Stored data:

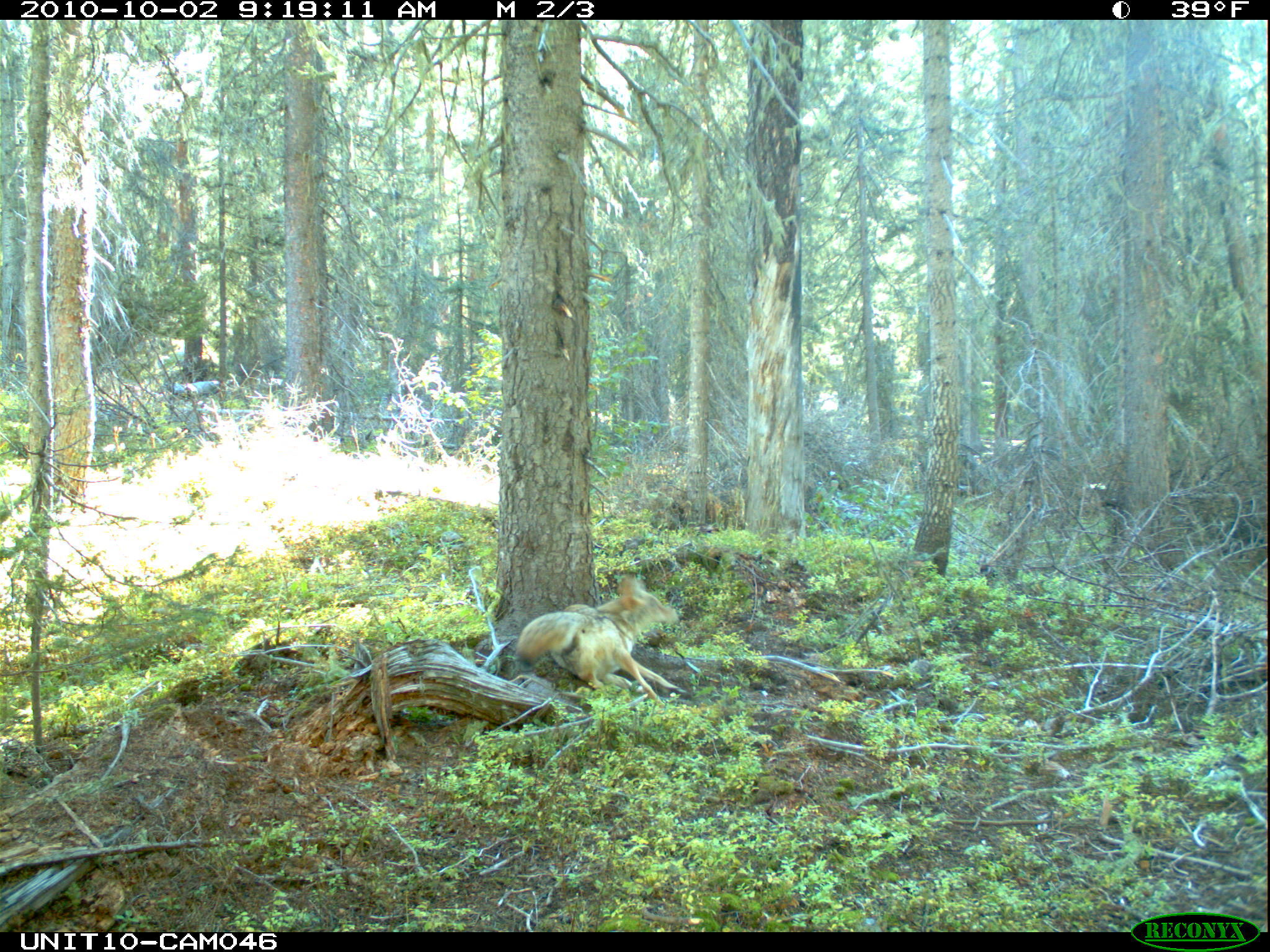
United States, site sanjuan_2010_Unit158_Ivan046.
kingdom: Animalia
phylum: Chordata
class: Mammalia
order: Carnivora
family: Canidae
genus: Canis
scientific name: Canis latrans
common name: coyote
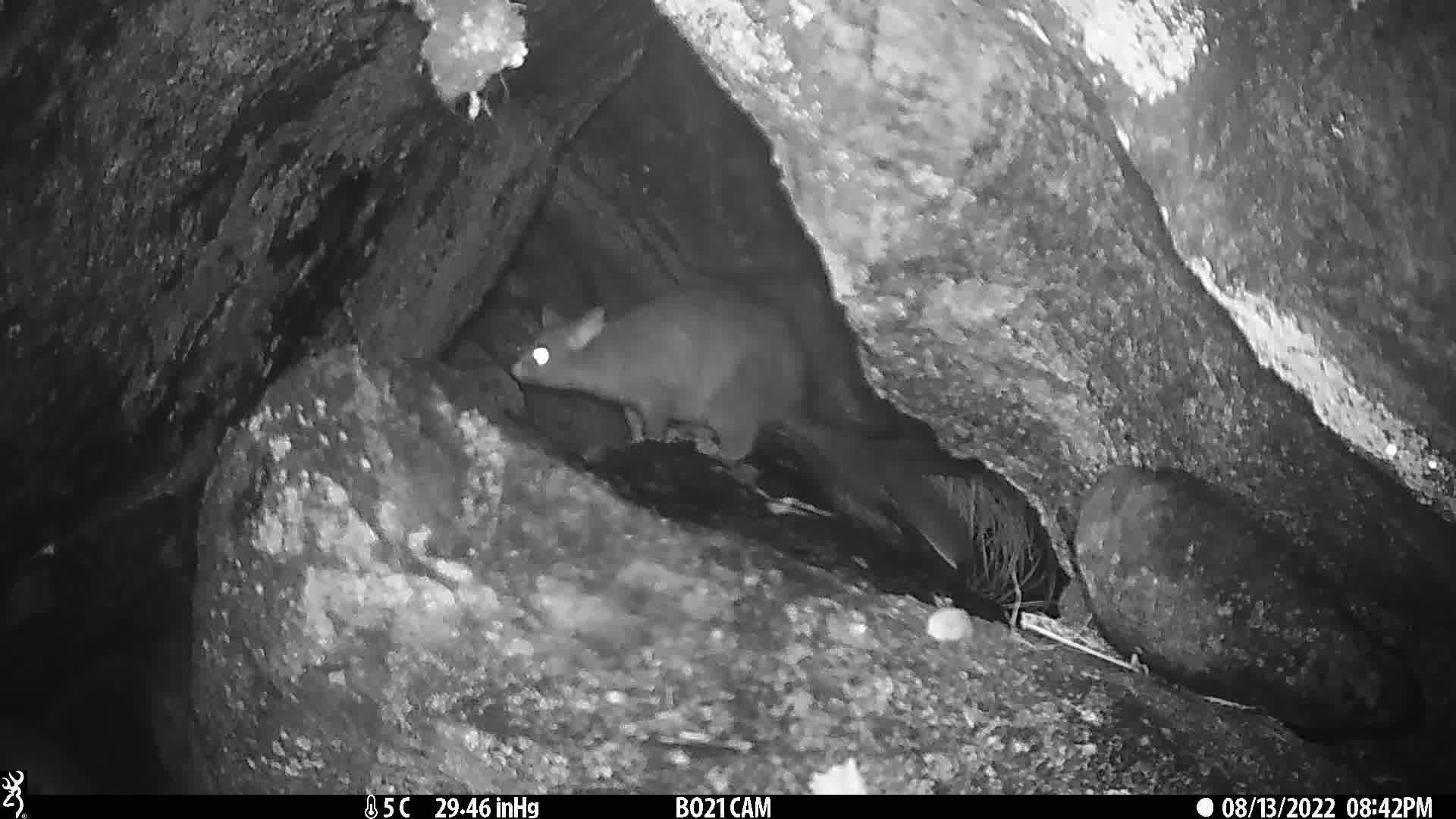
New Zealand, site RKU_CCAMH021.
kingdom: Animalia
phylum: Chordata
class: Mammalia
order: Diprotodontia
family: Phalangeridae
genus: Trichosurus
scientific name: Trichosurus vulpecula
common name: common brushtail possum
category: possum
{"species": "possum (common brushtail possum) (Trichosurus vulpecula)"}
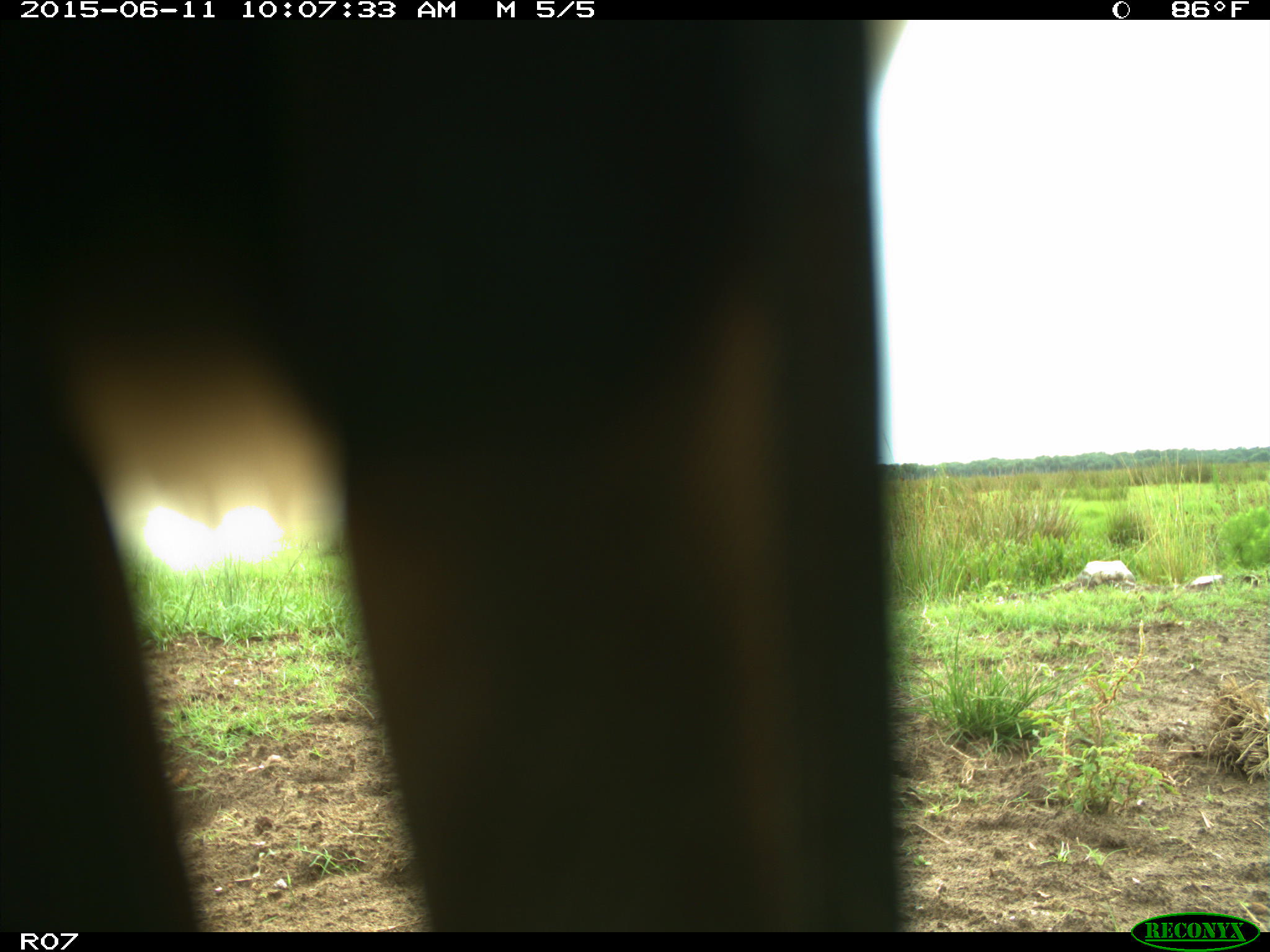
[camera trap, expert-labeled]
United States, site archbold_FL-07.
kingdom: Animalia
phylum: Chordata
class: Mammalia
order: Artiodactyla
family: Bovidae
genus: Bos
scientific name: Bos taurus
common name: domestic cow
Bos taurus (domestic cow).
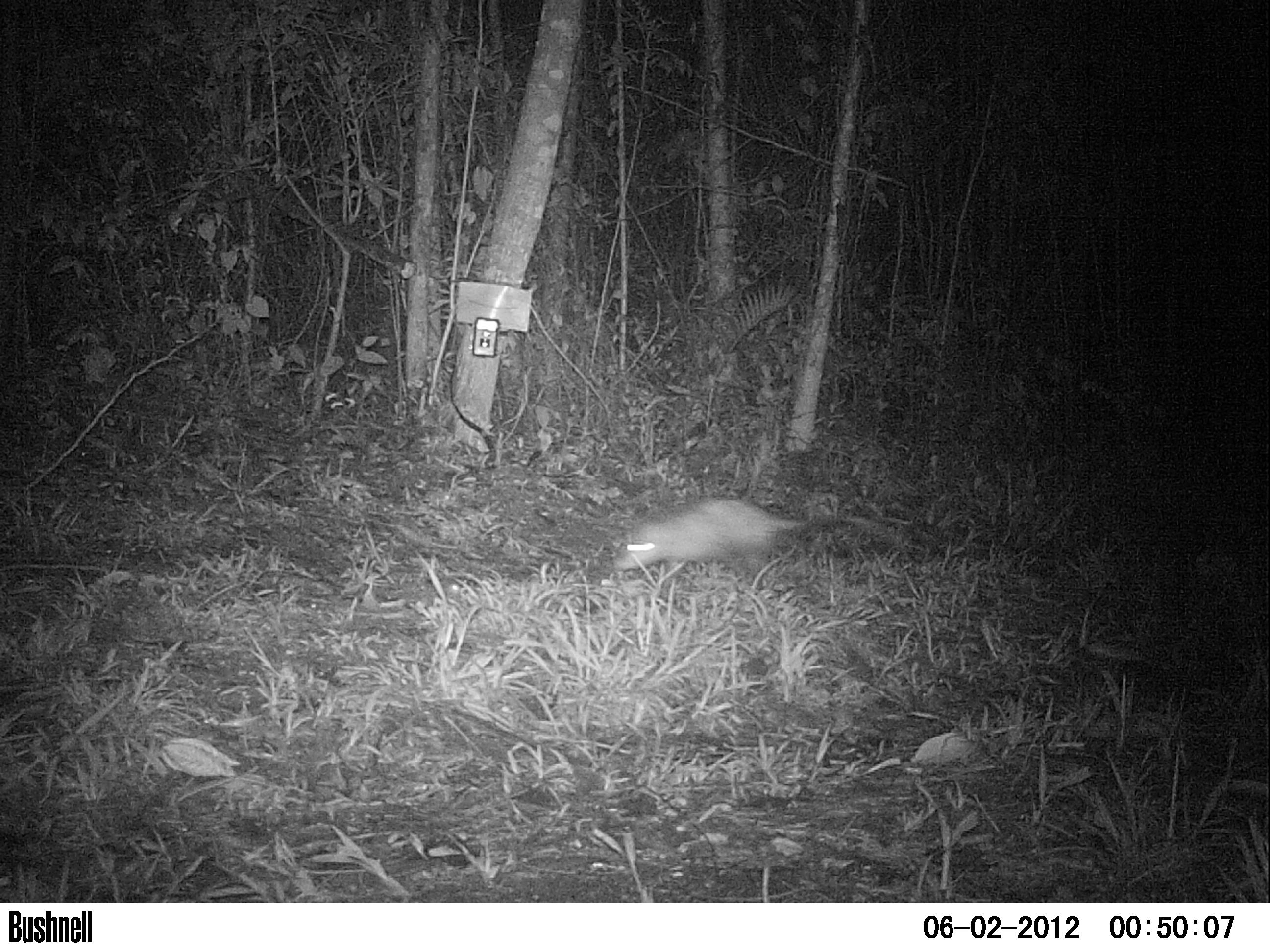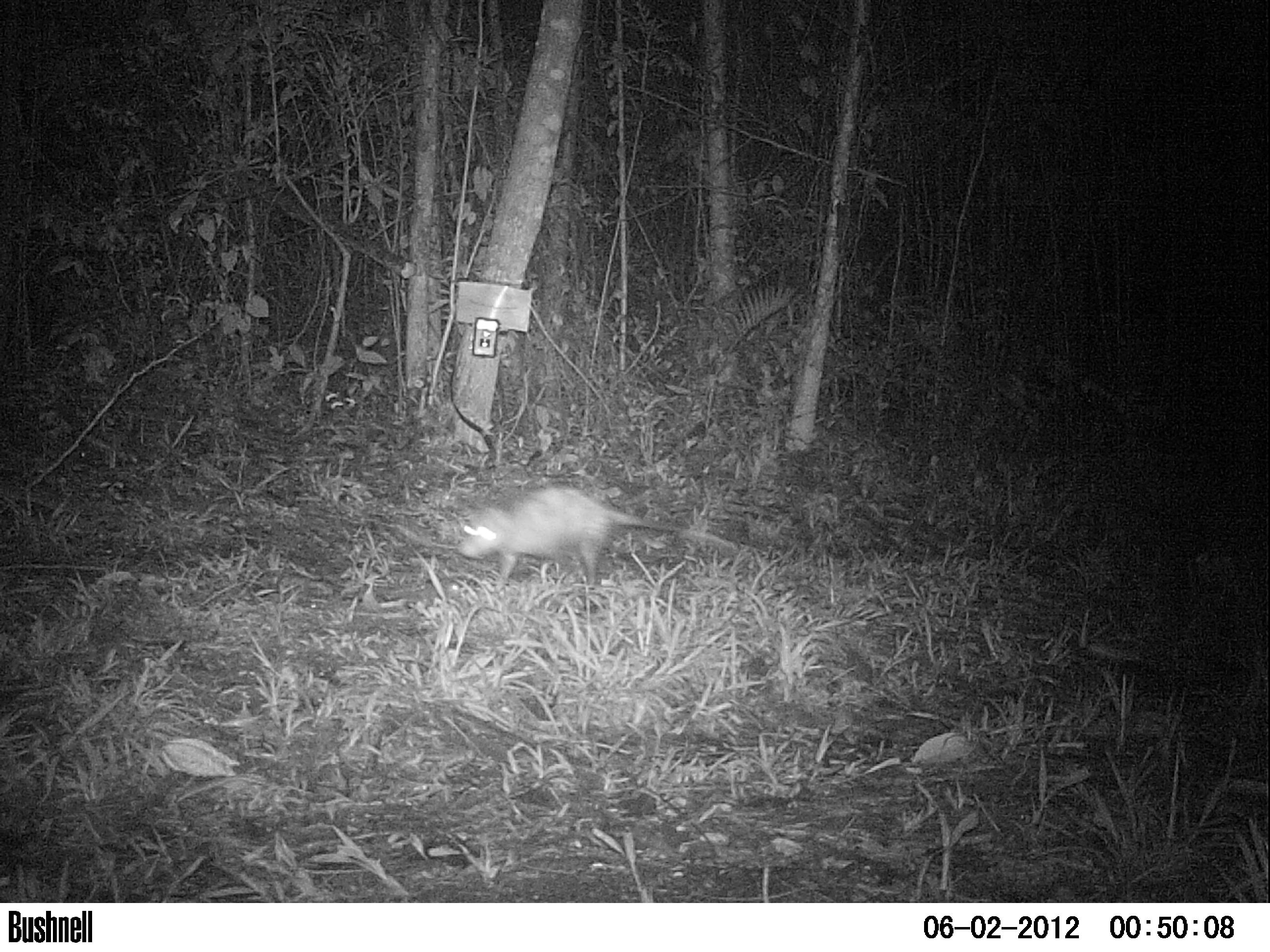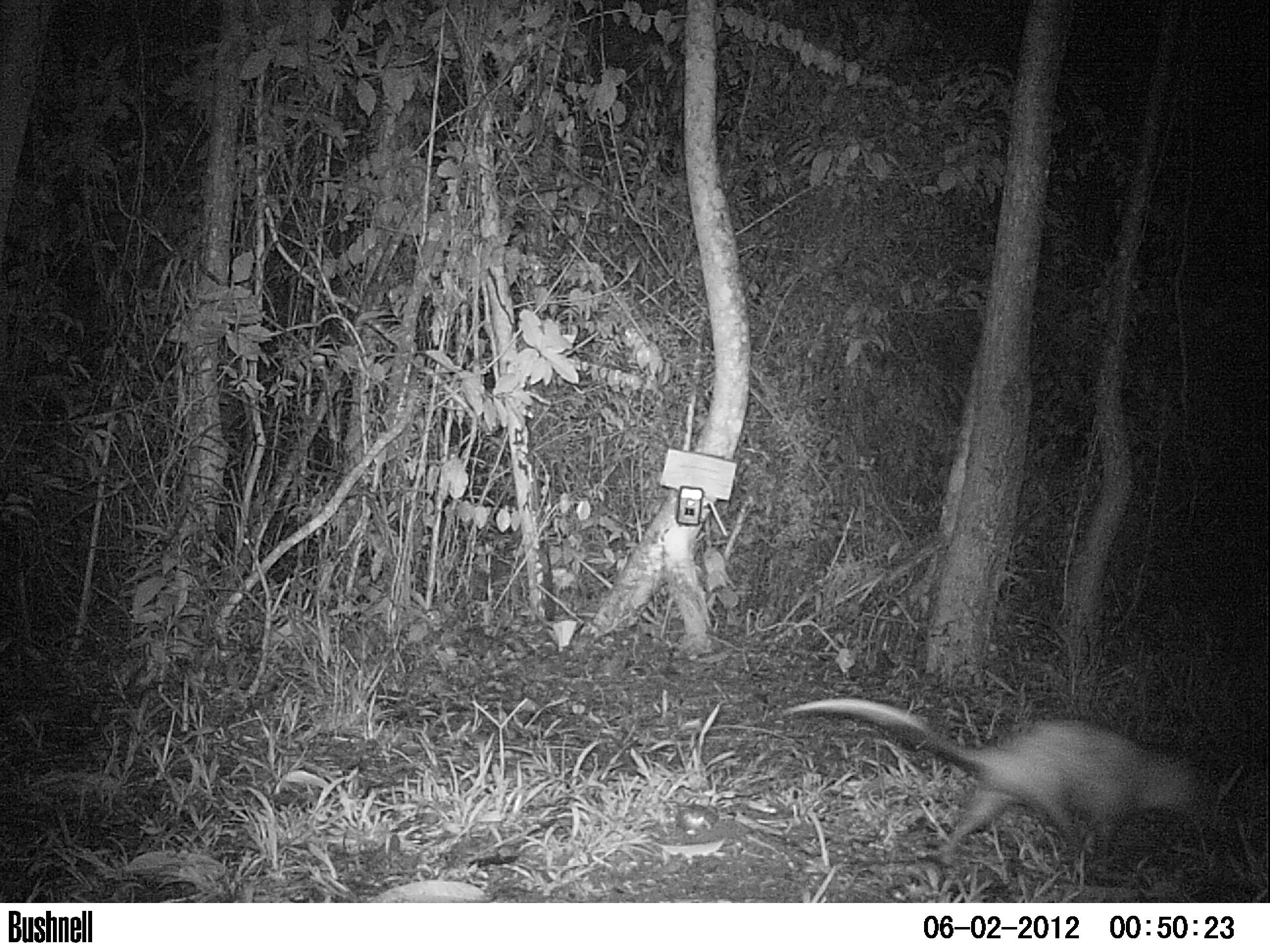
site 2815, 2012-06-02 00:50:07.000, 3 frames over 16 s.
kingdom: Animalia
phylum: Chordata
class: Mammalia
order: Didelphimorphia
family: Didelphidae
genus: Didelphis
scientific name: Didelphis virginiana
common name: virginia opossum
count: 1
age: adult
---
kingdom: Animalia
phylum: Chordata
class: Mammalia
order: Didelphimorphia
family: Didelphidae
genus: Didelphis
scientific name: Didelphis marsupialis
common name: southern opossum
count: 1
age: adult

What needs to be done: Reproduce these records exactly, but not the pictures.

Result of the exercise:
United States, site sanjuan_2010_Unit158_Ivan046.
kingdom: Animalia
phylum: Chordata
class: Mammalia
order: Carnivora
family: Canidae
genus: Canis
scientific name: Canis latrans
common name: coyote
New Zealand, site RKU_CCAMH021.
kingdom: Animalia
phylum: Chordata
class: Mammalia
order: Diprotodontia
family: Phalangeridae
genus: Trichosurus
scientific name: Trichosurus vulpecula
common name: common brushtail possum
category: possum
{"species": "possum (common brushtail possum) (Trichosurus vulpecula)"}
[camera trap, expert-labeled]
United States, site archbold_FL-07.
kingdom: Animalia
phylum: Chordata
class: Mammalia
order: Artiodactyla
family: Bovidae
genus: Bos
scientific name: Bos taurus
common name: domestic cow
Bos taurus (domestic cow).
site 2815, 2012-06-02 00:50:07.000, 3 frames over 16 s.
kingdom: Animalia
phylum: Chordata
class: Mammalia
order: Didelphimorphia
family: Didelphidae
genus: Didelphis
scientific name: Didelphis virginiana
common name: virginia opossum
count: 1
age: adult
---
kingdom: Animalia
phylum: Chordata
class: Mammalia
order: Didelphimorphia
family: Didelphidae
genus: Didelphis
scientific name: Didelphis marsupialis
common name: southern opossum
count: 1
age: adult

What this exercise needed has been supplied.